_INSTRUCTION 1_: Translate this sentence from the lecture announcement into Spanish: "Bartos' talk, titled "The Discovery of Gravitational Waves from Colliding Black Holes," will be held in Berkner Hall at 4:30 p.m."
# EXCERPT TO READ start
BSA Distinguished Lecture on Thursday, 6/16, 4:30 p.m.: Imre Bartos & Gravitational Waves

Imre Bartos enlarge

Astrophysicist Imre Bartos. Photo: Columbia Experimental Gravity Group

Astrophysicist Imre Bartos, a member of the LIGO collaboration that confirmed Albert Einstein's 100-year-old scientific theory with a 2016 announcement of the first gravitational waves ever detected, will present a BSA Distinguished Lecture at the U.S. Department of Energy's Brookhaven National Laboratory on Thursday, June 16. Bartos' talk, titled "The Discovery of Gravitational Waves from Colliding Black Holes," will be held in Berkner Hall at 4:30 p.m.

At 5:51 a.m. Eastern Daylight Time on Sept. 14, 2015, the Laser Interferometer Gravitational-wave Observatory's (LIGO) detectors in the states of Louisiana and Washington identified signals they'd been waiting for. The minuscule disturbances in space the two LIGO detectors picked up were gravitational waves produced from a cataclysmic collision between two black holes an estimated 1.3 billion years ago. Einstein first predicted gravitational waves in 1916 and now that they have been observed and confirmed, our understanding of gravity and space will never be the same.
# EXCERPT TO READ end
# AVAILABLE DATA start
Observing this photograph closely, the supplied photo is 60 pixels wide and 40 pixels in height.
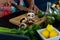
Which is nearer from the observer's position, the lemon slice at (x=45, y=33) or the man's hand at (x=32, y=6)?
the lemon slice at (x=45, y=33)

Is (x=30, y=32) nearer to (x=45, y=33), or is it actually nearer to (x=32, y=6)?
(x=45, y=33)

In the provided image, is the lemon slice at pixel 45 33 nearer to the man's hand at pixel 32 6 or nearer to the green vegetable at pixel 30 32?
the green vegetable at pixel 30 32

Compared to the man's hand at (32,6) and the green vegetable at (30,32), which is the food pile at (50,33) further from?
the man's hand at (32,6)

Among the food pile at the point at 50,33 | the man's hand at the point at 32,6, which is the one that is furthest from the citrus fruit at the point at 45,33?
the man's hand at the point at 32,6

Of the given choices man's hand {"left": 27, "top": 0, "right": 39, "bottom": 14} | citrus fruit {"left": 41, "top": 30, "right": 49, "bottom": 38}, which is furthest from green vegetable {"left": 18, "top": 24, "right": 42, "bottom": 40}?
man's hand {"left": 27, "top": 0, "right": 39, "bottom": 14}

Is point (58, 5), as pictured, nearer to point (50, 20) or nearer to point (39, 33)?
point (50, 20)

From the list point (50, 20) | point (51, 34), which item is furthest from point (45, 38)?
point (50, 20)

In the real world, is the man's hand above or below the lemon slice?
above

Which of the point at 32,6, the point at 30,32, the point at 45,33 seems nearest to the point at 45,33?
the point at 45,33

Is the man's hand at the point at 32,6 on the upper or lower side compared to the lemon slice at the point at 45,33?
upper

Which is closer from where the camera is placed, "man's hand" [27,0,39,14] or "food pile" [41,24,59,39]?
"food pile" [41,24,59,39]

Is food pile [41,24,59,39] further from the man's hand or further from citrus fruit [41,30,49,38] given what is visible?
the man's hand

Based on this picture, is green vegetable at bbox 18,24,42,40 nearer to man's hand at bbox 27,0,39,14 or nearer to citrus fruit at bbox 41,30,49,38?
# AVAILABLE DATA end
_INSTRUCTION 2_: Arrange the part of the rows that opens with the line containing "Is (x=30, y=32)" and runs to the end of the rows as a numbered list, leaving out blank lines.

_TASK RESULT 1_: La charla de Bartos, titulada "The Discovery of Gravitational Waves from Colliding Black Holes", se llevará a cabo en Berkner Hall a las 4:30 p. m.

_TASK RESULT 2_:
1. Is (x=30, y=32) nearer to (x=45, y=33), or is it actually nearer to (x=32, y=6)?
2. (x=45, y=33)
3. In the provided image, is the lemon slice at pixel 45 33 nearer to the man's hand at pixel 32 6 or nearer to the green vegetable at pixel 30 32?
4. the green vegetable at pixel 30 32
5. Compared to the man's hand at (32,6) and the green vegetable at (30,32), which is the food pile at (50,33) further from?
6. the man's hand at (32,6)
7. Among the food pile at the point at 50,33 | the man's hand at the point at 32,6, which is the one that is furthest from the citrus fruit at the point at 45,33?
8. the man's hand at the point at 32,6
9. Of the given choices man's hand {"left": 27, "top": 0, "right": 39, "bottom": 14} | citrus fruit {"left": 41, "top": 30, "right": 49, "bottom": 38}, which is furthest from green vegetable {"left": 18, "top": 24, "right": 42, "bottom": 40}?
10. man's hand {"left": 27, "top": 0, "right": 39, "bottom": 14}
11. Is point (58, 5), as pictured, nearer to point (50, 20) or nearer to point (39, 33)?
12. point (50, 20)
13. From the list point (50, 20) | point (51, 34), which item is furthest from point (45, 38)?
14. point (50, 20)
15. In the real world, is the man's hand above or below the lemon slice?
16. above
17. Which of the point at 32,6, the point at 30,32, the point at 45,33 seems nearest to the point at 45,33?
18. the point at 45,33
19. Is the man's hand at the point at 32,6 on the upper or lower side compared to the lemon slice at the point at 45,33?
20. upper
21. Which is closer from where the camera is placed, "man's hand" [27,0,39,14] or "food pile" [41,24,59,39]?
22. "food pile" [41,24,59,39]
23. Is food pile [41,24,59,39] further from the man's hand or further from citrus fruit [41,30,49,38] given what is visible?
24. the man's hand
25. Based on this picture, is green vegetable at bbox 18,24,42,40 nearer to man's hand at bbox 27,0,39,14 or nearer to citrus fruit at bbox 41,30,49,38?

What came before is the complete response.